LogDevice client API read slow than expected
zhengxiaochuan-3 opened this issue · 9 comments
I use bufferwriter to write logs to logdevice, one line one record per second, write for 14 hours, and then read it through the ldcat tool, total 5MB data takes 12 seconds.
Is this normal? What I'm missed?
std::unique_ptr<facebook::logdevice::Reader> reader = client->createReader(1);
...
reader->startReading(log, facebook::logdevice::LSN_OLDEST, until_lsn);
...
ssize_t nread = reader->read(100, &data, &gap);
...
Should I use multi-threads to read, as one thread per hour-range, in my client program?
looks like the log has many small records (14*3600=50400), so it could be bottlenecked by moving the flow control window between client and server (requires 1RTT for moving the window). One thing you can try is to increase the read buffer/window size, which can be done either through: 1) specify the buffer_size in Client::createReader()
, or 2) set the client-read-buffer-size
in Client setting (the default is 512): e.g., ClientFactory().setSetting("client-read-buffer-size", "8192").create(...).

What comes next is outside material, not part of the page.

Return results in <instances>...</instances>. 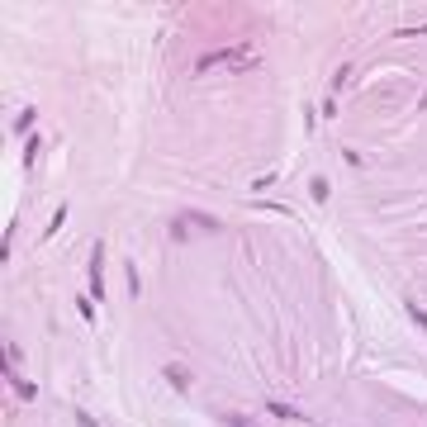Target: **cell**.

Also, if you don't care about append/delivery latency, you can try batch more on the buffer writer by setting a bigger time trigger to get a bigger batch size which may improve efficiency.
My bufferWriter time trigger is 1 second, and I do care about append/delivery latency.

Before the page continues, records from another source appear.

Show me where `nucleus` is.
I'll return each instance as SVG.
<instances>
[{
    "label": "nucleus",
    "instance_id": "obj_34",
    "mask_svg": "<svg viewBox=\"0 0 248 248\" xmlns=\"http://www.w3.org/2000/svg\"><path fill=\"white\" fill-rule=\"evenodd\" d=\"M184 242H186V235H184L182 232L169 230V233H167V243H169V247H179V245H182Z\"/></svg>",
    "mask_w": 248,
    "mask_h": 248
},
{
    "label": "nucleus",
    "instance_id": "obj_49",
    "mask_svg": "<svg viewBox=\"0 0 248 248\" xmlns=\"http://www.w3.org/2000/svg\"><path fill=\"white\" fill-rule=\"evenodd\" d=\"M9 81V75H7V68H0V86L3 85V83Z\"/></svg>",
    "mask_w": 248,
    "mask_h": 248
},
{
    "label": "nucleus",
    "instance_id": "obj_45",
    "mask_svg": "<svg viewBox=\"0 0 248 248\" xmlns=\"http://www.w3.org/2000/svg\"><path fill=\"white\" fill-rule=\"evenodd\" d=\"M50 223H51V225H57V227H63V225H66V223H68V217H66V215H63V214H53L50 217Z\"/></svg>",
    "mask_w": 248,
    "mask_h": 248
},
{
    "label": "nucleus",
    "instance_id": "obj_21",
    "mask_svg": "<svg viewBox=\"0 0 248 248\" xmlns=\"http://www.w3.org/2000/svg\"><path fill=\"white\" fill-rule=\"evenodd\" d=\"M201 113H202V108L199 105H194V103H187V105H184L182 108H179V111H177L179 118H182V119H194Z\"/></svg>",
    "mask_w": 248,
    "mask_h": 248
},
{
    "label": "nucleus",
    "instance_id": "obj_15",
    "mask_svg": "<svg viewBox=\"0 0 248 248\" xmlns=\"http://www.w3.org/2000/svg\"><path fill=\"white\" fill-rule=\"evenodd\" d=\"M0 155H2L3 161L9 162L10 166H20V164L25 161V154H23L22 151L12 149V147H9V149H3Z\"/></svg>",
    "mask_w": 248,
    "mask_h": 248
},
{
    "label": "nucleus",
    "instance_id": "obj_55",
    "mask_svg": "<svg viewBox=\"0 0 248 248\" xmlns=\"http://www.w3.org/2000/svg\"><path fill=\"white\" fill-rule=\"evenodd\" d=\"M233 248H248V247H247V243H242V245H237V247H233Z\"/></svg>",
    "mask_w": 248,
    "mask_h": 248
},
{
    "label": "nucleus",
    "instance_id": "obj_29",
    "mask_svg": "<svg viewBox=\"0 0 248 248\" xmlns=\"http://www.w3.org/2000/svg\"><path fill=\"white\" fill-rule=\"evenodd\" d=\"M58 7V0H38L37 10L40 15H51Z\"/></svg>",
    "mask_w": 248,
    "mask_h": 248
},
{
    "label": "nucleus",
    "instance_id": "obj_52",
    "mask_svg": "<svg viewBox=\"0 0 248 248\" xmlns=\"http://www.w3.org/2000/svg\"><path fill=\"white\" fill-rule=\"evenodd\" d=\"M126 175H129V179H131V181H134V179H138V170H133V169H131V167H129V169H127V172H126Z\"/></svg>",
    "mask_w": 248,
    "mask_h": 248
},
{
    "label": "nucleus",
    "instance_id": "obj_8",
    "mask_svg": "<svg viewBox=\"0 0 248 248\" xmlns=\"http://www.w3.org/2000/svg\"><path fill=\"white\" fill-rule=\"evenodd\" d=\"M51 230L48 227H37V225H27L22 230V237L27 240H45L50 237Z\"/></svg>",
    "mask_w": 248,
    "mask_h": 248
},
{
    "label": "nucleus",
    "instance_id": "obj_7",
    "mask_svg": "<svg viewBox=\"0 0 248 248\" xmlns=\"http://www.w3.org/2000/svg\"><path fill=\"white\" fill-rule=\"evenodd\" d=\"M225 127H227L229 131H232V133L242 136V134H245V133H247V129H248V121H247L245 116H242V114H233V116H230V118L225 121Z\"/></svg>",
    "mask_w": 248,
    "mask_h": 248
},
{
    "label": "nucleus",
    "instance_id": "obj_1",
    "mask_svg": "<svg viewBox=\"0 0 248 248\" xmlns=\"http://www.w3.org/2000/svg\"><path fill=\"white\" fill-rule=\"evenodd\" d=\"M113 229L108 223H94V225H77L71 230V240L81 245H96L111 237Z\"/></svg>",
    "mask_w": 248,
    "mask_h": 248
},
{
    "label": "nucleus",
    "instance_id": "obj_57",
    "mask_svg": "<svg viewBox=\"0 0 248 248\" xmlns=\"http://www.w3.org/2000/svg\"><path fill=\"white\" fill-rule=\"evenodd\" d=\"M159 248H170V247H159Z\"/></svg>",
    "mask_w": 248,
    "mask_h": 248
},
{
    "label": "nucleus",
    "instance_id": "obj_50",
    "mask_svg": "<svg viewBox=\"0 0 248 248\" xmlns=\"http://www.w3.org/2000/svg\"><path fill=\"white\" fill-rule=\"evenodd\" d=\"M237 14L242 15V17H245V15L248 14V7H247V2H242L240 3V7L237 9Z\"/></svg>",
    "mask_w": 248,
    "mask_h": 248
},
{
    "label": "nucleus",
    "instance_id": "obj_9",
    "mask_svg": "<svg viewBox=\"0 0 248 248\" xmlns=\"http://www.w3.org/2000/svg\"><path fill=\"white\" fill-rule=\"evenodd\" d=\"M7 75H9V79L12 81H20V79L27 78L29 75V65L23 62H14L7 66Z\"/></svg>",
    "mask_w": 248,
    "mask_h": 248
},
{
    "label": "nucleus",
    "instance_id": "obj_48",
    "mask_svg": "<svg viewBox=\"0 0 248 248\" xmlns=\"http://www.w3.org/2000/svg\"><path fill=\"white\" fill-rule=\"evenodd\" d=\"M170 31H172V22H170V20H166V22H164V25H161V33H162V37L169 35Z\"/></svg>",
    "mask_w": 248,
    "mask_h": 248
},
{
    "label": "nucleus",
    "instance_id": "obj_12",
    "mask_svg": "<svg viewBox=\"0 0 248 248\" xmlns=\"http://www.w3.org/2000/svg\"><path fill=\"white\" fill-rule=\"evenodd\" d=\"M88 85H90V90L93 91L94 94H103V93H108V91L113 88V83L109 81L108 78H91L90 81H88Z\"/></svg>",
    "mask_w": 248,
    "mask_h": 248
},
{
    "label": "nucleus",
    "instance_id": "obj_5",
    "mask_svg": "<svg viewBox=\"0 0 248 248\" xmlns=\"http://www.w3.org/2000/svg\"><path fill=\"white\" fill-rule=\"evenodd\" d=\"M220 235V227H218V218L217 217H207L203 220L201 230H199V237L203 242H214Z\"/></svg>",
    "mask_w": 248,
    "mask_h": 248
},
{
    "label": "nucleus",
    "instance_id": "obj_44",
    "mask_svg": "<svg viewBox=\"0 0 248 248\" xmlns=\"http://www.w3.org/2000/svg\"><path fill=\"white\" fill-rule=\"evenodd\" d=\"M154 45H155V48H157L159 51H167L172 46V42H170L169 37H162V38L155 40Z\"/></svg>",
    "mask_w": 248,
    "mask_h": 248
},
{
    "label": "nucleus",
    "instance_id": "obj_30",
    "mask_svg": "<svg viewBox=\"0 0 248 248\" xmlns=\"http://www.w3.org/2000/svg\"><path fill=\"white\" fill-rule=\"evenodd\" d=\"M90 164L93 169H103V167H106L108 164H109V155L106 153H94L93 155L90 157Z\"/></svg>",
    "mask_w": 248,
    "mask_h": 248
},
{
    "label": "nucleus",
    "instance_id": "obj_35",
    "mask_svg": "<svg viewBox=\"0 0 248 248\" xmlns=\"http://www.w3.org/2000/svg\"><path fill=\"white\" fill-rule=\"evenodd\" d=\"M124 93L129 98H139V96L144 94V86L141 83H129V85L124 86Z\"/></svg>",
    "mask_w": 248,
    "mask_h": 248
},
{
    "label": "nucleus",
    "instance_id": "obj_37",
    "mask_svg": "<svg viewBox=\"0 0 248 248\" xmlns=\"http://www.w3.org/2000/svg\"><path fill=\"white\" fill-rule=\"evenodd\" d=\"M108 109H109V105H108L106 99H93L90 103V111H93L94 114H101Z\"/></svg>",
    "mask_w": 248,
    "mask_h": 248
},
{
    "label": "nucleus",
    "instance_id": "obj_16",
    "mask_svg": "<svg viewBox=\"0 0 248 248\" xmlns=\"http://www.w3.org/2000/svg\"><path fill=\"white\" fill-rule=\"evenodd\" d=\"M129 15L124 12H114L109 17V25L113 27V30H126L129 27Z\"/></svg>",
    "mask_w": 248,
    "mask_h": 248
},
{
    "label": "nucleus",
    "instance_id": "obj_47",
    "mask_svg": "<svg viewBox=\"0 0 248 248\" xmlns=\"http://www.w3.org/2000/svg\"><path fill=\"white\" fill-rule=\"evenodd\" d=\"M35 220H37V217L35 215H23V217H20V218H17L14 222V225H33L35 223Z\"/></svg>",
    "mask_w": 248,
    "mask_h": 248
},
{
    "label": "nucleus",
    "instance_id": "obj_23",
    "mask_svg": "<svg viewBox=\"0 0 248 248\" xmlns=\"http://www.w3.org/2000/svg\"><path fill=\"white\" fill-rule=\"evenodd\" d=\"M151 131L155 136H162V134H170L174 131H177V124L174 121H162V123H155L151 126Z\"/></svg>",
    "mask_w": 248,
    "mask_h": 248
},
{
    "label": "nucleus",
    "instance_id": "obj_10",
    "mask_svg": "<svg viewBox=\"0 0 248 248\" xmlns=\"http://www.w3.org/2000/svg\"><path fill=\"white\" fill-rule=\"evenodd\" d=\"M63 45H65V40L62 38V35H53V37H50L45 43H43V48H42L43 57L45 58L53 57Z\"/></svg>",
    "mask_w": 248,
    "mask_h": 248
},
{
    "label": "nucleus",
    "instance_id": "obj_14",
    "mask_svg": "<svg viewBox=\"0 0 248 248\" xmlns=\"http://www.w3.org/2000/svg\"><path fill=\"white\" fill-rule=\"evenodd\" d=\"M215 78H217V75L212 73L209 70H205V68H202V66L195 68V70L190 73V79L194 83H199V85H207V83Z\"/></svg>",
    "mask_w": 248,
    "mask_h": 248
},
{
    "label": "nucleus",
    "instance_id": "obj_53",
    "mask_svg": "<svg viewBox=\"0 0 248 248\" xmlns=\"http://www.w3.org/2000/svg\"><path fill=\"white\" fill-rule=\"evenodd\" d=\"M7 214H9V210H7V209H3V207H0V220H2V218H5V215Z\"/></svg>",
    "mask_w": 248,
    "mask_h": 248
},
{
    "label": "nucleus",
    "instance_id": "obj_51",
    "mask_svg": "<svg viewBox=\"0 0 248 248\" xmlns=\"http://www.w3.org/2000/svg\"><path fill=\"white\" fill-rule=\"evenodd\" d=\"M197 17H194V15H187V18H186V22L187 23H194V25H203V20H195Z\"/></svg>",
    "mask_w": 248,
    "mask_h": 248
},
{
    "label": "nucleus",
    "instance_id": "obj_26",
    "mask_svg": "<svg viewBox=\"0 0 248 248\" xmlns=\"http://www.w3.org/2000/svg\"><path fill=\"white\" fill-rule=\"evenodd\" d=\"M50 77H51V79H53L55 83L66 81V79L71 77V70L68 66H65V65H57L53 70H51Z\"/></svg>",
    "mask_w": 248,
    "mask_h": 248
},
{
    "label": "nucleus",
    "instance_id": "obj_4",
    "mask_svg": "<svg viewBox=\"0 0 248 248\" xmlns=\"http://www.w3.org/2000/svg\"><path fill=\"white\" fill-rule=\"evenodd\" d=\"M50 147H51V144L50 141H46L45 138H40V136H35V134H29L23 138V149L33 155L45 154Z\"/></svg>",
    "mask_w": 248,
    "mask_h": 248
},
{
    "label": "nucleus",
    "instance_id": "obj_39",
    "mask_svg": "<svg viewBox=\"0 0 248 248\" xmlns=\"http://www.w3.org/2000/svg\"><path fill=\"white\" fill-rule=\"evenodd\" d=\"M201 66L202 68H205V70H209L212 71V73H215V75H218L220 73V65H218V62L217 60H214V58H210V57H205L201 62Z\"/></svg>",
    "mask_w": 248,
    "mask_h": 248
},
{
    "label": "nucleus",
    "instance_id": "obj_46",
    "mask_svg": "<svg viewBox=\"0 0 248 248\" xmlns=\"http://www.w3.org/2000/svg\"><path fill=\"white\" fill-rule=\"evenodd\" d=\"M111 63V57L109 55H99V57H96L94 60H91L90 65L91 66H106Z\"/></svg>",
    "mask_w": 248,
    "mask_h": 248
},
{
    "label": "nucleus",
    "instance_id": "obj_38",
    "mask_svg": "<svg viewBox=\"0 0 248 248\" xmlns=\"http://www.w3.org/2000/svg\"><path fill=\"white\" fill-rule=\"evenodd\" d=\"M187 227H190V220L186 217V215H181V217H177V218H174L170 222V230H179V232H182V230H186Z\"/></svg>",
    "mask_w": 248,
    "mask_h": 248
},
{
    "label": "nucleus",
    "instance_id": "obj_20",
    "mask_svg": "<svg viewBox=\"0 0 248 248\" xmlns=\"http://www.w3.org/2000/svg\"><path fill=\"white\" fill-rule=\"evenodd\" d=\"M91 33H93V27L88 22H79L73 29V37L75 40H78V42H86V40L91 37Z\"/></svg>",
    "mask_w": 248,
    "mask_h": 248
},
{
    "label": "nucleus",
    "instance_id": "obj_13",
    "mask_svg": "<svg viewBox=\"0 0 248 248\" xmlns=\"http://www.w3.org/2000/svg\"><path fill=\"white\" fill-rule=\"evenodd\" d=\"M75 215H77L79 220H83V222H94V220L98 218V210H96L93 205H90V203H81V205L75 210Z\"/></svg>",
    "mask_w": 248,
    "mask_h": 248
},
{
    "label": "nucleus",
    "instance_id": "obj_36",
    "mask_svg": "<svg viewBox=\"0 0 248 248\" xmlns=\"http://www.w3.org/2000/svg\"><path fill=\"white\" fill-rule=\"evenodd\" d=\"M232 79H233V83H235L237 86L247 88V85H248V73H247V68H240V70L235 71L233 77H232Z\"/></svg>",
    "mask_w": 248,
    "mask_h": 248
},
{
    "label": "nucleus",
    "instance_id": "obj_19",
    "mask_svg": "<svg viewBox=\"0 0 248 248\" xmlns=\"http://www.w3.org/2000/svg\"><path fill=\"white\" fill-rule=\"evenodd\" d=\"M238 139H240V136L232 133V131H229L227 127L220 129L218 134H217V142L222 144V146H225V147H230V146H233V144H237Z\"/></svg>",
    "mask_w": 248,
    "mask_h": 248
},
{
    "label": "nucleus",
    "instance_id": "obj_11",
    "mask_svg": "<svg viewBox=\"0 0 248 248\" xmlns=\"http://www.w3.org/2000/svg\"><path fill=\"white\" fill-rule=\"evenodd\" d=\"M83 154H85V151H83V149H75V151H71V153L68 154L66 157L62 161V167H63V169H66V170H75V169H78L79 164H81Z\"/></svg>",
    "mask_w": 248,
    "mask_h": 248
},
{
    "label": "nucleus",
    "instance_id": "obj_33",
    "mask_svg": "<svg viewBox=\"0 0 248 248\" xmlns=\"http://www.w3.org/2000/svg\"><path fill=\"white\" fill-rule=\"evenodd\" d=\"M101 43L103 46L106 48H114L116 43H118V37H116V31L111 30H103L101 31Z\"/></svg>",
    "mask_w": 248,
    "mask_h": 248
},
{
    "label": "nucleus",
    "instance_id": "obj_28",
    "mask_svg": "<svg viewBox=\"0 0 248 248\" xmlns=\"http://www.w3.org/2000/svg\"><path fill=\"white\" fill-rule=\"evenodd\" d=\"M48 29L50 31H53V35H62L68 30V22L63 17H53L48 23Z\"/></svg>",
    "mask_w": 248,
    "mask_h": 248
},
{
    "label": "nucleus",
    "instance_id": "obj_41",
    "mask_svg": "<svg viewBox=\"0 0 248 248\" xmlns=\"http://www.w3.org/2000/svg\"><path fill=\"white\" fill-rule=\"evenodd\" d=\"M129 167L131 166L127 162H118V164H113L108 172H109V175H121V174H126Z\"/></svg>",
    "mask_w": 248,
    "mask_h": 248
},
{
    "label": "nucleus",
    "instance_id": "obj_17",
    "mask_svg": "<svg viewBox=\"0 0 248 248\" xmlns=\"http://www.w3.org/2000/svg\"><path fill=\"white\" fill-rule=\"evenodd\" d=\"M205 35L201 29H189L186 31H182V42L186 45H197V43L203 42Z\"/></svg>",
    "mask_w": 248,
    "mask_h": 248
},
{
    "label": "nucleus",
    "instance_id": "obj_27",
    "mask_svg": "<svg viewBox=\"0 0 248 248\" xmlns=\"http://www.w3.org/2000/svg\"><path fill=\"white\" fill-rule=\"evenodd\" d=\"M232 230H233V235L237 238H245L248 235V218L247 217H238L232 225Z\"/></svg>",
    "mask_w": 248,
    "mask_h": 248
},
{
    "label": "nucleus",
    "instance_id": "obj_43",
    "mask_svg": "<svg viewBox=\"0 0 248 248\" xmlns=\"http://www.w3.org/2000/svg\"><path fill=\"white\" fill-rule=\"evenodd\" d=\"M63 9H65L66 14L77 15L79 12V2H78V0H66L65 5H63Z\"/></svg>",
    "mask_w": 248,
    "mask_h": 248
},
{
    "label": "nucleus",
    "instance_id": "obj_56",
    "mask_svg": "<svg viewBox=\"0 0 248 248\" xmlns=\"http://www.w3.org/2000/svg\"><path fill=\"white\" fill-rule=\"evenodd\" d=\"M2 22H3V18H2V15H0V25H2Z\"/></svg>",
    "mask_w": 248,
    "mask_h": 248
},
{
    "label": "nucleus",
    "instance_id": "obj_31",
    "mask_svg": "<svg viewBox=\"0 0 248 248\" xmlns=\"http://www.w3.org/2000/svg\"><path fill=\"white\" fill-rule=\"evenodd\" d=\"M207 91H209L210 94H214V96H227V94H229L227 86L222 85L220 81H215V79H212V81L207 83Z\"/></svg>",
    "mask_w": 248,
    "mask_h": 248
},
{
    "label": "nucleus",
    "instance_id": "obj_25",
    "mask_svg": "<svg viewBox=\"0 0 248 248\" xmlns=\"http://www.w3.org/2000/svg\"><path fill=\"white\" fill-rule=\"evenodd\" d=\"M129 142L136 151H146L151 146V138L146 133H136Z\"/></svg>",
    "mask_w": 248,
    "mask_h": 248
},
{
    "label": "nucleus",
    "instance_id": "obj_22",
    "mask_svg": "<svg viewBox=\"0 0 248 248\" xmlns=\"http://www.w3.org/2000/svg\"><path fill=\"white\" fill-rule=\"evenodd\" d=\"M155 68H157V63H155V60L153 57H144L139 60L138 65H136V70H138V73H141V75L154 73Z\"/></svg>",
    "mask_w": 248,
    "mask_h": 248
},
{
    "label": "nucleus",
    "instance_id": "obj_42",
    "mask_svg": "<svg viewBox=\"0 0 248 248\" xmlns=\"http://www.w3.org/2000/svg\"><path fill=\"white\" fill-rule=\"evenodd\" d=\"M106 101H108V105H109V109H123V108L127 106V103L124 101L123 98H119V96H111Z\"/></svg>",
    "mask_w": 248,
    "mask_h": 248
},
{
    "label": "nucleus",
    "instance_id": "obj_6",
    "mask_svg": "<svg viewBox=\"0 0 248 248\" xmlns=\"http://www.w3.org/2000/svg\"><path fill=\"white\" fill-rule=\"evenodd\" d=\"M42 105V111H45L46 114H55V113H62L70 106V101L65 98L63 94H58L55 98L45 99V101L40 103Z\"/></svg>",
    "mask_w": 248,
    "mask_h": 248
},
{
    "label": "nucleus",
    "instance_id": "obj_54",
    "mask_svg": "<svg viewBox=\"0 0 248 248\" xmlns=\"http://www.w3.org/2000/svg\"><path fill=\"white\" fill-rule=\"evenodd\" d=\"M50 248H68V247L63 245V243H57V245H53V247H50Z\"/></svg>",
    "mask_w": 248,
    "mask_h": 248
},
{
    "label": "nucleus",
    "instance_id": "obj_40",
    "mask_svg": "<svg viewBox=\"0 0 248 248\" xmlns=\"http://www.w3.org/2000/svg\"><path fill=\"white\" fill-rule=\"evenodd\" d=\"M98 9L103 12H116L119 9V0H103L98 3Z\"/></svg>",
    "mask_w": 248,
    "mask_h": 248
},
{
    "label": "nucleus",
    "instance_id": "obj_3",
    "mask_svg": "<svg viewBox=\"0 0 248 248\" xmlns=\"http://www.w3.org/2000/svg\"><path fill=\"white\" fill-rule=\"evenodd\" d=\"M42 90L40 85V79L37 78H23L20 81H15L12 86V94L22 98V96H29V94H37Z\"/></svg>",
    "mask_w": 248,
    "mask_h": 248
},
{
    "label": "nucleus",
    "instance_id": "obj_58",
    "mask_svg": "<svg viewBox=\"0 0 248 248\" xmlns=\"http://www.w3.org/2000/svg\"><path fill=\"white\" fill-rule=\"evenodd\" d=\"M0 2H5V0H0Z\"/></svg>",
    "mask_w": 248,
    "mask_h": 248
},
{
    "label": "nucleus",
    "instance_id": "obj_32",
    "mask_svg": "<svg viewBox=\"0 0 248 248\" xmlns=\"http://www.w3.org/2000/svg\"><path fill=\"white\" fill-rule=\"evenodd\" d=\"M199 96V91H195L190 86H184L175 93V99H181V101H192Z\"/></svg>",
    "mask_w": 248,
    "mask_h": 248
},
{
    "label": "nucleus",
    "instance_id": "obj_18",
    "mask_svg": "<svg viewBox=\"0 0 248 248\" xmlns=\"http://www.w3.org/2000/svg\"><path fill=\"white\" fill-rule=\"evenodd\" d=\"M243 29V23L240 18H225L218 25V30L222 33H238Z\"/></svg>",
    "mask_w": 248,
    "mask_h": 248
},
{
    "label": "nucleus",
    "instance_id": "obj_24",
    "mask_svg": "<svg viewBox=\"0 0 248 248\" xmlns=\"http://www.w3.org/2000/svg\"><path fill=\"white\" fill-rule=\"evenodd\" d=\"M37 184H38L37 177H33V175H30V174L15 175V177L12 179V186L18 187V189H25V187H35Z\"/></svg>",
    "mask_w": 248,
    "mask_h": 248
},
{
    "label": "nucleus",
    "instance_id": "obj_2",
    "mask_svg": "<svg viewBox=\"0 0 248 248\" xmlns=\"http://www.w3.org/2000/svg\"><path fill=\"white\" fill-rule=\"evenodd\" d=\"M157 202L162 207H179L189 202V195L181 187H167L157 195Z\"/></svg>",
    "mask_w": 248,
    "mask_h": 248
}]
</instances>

I set facebook::logdevice::ClientFactory().setSetting("client-read-buffer-size", "8192").create( );
,and read still costs 12 seconds. @runemaster
Set time trigger to 5 seconds, read costs 2 seconds to read all the records(50400).
I can only do this for now.
So it seems like the issue that you're having a lot of small records as @runemaster said earlier :)
But this is a compromised way, the biggest latency is 5 second, users can not get real-time logs.
@MohamedBassem
Ok, I need some debugging metrics from you in the old mode (1 second time trigger with client-read-buffer-size set to 8192) to be able to debug what's going on.
- How long does it take you from the start of binary until you reach the read loop?
- How long on average do you stay blocked in the
read
function call? (basically how long are you waiting for data from logdevice). - How many gaps do you encounter?
- Do you mind also try calling
waitOnlyWhenNoData()
on your reader before starting to read?
I add some timestamps, find that the reader->read(100, &data, &gap);
costs most of time.
Change read100 to read1000, make no change for all records read time.
Add waitOnlyWhenNoData()
make no change too.
Hey, @zhengxiaochuan-3 . Is this issue still still affecting you?
In case it is, it would be helpful to know your current settings both for the specific log you're reading and for the cluster. It would also be great to know the types of gaps you are seeing (if you're seeing them).
There is a chance that a slow node might be increasing latency. In that case, it is possible that you will see improvements if you call reader->forceNoSingleCopyDelivery()
. Note, however, that this increases network utilization since you will get all replicas of every record.